Writers-in-Residence of 2025-2026

Writers-in-Residence of 2025-2026

The University Library is happy to welcome to campus our first two writers-in-residence of 2025-2026 under the Hellenic Research Fellowship Program! Anna Moschovakis is an award-winning New York-based writer, editor, translator, publisher, teacher, and designer. Her most recent book is An Earthquake Is a Shaking of the Surface of the Earth, a Novel (Soft Skull, 2024). Her current project is (tentatively) titled The Seventh Book, or, Prudence and Elektra in '24, a book of fiction containing elements of research-based nonfiction and autobiography significantly rooted in Greek (especially Athenian and Cretan) culture and history, as well as histories of migration and exile from these places to California and Utah. More specifically, the areas of research include folk music, women's experiences, mining, labor struggles, herbal-medicinal knowledge, and the effects of trauma through generational and geographic shifts. More on Anna can be found at https://badutopian.com/.

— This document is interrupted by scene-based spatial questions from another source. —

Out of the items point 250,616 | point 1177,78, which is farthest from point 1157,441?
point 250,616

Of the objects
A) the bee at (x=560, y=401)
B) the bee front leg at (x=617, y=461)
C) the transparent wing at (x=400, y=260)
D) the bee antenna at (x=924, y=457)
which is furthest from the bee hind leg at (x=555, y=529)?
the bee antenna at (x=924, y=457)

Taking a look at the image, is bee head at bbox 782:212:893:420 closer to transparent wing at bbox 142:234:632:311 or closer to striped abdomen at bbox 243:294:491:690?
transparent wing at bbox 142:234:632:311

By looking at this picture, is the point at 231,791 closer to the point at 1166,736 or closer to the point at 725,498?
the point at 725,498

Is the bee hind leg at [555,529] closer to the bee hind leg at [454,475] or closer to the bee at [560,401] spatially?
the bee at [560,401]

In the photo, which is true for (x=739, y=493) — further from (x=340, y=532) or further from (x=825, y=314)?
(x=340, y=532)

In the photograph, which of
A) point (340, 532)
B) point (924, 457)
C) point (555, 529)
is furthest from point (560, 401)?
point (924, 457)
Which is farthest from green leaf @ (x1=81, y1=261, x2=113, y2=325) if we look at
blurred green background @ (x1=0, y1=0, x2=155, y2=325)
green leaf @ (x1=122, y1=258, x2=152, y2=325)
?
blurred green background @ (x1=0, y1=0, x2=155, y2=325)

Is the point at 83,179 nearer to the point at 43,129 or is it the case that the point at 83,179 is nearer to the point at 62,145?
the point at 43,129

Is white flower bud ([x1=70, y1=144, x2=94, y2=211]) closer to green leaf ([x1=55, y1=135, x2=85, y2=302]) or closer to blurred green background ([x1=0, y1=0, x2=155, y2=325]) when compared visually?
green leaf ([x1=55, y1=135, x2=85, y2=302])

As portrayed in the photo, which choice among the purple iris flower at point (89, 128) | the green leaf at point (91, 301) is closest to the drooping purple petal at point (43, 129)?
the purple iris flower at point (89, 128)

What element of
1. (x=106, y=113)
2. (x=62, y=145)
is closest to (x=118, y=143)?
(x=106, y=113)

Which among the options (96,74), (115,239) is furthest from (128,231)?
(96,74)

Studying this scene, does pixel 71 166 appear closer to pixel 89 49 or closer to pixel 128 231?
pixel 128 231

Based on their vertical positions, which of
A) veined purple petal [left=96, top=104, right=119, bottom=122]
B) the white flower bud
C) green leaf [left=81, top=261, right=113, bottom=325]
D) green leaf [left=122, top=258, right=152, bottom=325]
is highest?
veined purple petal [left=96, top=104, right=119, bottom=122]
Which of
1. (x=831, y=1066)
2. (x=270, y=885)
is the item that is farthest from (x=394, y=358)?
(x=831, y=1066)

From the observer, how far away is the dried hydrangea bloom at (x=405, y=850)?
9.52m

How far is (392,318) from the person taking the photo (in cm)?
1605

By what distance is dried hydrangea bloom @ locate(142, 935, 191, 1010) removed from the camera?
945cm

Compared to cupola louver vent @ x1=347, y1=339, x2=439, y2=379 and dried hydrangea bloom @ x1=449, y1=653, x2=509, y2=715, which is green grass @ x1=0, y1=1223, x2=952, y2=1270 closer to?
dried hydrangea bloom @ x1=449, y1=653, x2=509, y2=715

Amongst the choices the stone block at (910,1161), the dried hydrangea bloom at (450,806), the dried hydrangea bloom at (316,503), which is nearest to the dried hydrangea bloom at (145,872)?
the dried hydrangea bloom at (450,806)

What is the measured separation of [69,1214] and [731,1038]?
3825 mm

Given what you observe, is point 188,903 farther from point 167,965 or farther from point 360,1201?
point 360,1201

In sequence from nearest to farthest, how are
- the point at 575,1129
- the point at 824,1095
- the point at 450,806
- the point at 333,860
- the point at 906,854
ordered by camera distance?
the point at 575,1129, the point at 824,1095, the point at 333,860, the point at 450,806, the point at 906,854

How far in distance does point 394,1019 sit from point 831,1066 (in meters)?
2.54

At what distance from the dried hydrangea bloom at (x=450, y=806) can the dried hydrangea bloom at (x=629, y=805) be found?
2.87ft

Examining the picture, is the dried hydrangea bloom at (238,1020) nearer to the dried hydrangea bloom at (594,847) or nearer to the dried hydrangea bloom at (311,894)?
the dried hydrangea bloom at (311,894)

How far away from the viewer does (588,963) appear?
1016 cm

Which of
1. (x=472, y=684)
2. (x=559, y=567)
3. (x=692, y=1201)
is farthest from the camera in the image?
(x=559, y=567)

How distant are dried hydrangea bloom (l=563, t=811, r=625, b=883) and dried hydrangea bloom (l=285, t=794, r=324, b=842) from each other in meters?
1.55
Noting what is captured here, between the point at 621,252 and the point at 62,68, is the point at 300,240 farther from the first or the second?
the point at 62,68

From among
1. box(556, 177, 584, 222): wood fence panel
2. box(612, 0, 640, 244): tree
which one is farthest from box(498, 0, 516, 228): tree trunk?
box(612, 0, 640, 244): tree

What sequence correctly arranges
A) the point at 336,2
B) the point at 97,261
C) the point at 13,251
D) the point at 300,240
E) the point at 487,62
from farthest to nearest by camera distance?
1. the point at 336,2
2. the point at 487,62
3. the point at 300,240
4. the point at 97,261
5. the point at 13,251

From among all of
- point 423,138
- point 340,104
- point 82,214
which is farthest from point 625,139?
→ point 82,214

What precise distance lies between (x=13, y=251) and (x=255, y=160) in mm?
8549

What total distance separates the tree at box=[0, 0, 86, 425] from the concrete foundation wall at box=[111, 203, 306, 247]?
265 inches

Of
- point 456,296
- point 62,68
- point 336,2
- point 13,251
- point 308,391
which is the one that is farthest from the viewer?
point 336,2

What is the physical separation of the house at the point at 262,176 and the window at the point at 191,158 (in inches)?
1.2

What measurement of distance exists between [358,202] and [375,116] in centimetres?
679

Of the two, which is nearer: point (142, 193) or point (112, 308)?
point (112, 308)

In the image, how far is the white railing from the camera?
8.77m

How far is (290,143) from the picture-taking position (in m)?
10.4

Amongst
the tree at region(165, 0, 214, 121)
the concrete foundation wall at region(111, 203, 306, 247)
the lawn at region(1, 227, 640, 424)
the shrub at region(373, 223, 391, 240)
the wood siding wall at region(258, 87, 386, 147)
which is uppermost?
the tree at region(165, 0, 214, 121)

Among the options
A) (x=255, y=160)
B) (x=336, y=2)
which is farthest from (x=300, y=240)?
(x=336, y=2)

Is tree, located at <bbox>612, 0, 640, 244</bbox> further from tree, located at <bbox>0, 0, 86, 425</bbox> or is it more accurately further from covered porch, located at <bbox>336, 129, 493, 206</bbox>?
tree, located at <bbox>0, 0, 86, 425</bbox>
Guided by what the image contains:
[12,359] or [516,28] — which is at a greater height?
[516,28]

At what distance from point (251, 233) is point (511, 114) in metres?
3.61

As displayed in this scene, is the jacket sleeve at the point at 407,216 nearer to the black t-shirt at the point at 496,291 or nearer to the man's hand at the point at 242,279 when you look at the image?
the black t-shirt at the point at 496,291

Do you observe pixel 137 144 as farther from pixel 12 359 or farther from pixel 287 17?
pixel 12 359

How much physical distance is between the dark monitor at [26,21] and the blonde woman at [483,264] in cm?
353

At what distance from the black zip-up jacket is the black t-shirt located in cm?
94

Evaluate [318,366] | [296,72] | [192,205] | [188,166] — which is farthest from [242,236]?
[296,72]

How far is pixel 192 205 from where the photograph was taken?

We also welcome Alexandra Kostoulas, an award-winning writer of poetry, fiction, and journalism based in San Francisco. She is the founder of the San Francisco Creative Writing Institute and publisher of the Mid-Market News. Her most recent book of poetry is titled Leaving Los Angeles, the third collection in a trilogy about a young poet's coming-of-age. Her current project is titled Persephone Stolen, a return novel centered on a modern retelling of the Persephone myth that weaves in themes of Greek-American identity, the Persephone myth, intergenerational matriarchy and stolen artifacts in a magical realism-infused story about a young woman named Persephone who goes on a quest to save her family home from foreclosure and ends up in an unexpected place. More on Alexandra can be found at https://www.alexandrakostoulas.com/.

Anna and Alexandra will give a joint reading of their works in progress on Friday, Mar. 27, 2026 at 7 p.m. at the Sacramento Poetry Center (1719 25th Street). The reading is free and open to the public, and limited free onsite and street parking are available.